ネットでは《あまりにも詰め込み過ぎ》《朝ドラ定番ハッピーエンドとは程遠い安子編の終わり方だったなぁ》《最後の「大嫌い」が衝撃だった。もう安子が見られないと思うと寂しい》《ただただ一生懸命生きてきただけなのにね安子は(泣)》など賛否入り乱れるさまざまな感想があふれた。
なかでも女中の雪衣に対して《雪衣さんのつわりが早すぎて、勇どゆこと?》《雪衣さんがつわりみたいにオエッてなってたの、案外お相手は勇ちゃんじゃなくてお父さん=千吉さんだったりして》《雪衣と勇の関係は前から?》など疑問やさまざまな考察も飛び出した。
「前回、勇と雪衣は一夜を過ごした描写がなされましたが、あれが原因ならわずか数日でつわりが起きたことになってしまいます。2人は以前から関係があったと考えるのが自然でしょう。それは雪衣の勇に対する態度からも感じさせます。
今作は登場人物それぞれに表と裏、強さと弱さの二面性が描かれているのが特徴。勇は安子に純粋な思いを抱いているように見えましたが実は雪衣と長い間関係を持っていた。雪衣は雉真家に忠実な女中ですが、裏でるいに『お母さんはあなたと一緒に暮らすことをあきらめて雉真家に返すつもりだと思います』と吹き込んで、るいと安子の仲を引き裂く遠因を作りました。

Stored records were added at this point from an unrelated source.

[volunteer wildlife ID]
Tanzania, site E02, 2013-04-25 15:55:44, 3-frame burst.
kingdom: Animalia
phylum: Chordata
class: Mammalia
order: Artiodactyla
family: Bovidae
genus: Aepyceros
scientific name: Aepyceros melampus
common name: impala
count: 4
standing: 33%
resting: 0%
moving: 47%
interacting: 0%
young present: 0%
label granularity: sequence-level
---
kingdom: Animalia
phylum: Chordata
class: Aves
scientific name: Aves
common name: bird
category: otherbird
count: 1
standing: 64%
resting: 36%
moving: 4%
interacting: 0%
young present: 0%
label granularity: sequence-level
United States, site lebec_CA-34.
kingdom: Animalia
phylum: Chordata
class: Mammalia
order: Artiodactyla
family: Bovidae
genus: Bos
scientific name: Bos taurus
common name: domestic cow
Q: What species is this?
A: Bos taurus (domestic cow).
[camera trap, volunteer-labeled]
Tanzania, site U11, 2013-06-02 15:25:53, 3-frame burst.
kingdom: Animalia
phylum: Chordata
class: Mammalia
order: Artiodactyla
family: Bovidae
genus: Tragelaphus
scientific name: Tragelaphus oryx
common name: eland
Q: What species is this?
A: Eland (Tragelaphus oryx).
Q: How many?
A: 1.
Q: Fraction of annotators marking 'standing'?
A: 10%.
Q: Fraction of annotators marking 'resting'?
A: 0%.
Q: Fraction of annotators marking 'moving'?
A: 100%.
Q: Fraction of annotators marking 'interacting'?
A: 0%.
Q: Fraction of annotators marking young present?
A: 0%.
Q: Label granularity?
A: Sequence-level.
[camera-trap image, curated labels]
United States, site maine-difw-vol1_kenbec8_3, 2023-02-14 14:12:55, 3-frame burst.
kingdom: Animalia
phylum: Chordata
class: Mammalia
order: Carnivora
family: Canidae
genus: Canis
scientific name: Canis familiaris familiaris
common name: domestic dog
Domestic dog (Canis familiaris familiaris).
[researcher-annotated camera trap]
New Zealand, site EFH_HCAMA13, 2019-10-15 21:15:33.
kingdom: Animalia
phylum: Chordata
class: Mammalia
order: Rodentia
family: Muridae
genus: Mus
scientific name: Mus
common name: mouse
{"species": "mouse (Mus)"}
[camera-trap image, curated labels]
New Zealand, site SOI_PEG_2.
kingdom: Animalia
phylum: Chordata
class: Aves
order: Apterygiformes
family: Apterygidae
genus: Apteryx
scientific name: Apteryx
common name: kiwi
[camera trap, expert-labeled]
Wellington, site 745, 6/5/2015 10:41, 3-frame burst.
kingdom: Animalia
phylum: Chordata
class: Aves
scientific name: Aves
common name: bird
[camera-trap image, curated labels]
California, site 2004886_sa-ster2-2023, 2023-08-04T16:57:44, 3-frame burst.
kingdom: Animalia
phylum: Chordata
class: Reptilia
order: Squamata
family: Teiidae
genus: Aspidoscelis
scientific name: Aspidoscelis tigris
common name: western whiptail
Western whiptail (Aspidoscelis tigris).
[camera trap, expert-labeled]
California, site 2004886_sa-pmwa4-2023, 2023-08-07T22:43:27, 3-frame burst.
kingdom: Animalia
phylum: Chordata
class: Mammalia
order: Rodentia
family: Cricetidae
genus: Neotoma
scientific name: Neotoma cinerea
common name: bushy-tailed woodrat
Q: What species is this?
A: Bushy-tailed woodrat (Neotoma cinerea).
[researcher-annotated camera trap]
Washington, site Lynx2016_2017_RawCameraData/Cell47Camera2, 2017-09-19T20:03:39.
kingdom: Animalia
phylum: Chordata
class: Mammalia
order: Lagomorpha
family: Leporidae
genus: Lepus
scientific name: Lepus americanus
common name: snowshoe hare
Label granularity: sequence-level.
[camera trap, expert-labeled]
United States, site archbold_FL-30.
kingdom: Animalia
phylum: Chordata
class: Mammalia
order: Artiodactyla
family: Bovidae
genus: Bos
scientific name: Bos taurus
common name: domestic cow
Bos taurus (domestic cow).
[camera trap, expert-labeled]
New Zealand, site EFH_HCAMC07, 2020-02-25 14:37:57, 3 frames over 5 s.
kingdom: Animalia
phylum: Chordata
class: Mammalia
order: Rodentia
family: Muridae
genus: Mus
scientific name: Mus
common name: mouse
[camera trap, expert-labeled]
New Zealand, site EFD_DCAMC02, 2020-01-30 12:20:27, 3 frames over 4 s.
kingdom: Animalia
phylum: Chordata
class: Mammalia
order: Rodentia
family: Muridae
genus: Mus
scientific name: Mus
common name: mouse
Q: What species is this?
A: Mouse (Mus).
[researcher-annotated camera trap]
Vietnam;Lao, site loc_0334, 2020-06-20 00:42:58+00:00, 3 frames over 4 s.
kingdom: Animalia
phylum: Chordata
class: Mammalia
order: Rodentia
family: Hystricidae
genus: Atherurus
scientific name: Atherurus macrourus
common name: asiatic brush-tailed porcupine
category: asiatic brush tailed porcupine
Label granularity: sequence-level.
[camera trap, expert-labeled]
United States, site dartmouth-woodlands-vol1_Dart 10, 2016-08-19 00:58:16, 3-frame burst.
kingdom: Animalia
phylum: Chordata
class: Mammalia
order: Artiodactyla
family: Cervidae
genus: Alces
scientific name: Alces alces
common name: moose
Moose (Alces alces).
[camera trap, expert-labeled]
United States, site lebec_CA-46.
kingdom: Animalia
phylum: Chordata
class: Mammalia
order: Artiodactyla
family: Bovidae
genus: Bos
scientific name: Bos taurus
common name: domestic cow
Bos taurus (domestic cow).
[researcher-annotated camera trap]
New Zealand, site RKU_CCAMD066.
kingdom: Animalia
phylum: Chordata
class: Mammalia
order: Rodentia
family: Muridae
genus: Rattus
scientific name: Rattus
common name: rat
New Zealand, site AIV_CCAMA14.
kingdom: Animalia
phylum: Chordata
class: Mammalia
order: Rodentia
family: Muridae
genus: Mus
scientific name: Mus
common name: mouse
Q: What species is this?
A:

雪衣に惹かれていた安子の兄・算太は戦後、和菓子店の再興に奔走するなど心を入れ替えたように見えましたが、雪衣と勇の仲を知ったことで結局、すぐに逃げ出すもとの性格に戻ってしまいました。勇の父の千吉(段田安則)は安子とるいに優しく慈悲深い人物として描かれていますが、その一方で親子の絆よりも家の血筋を優先させ、安子が家を出るならるいは置いていけと迫ります。そして安子は娘・るいの幸せを願っているだけなのですが、要所要所の言動がことごとく裏目に出て、るいを失望と不安に追いやってしまいました。そういった積み重ねが一気に昇華したのが今回で、物語や人物達に深みを与えたと言えるのでは」(ドラマウォッチャー)
始まった第2部のるい編ではどのような展開が待ち受けているのだろうか。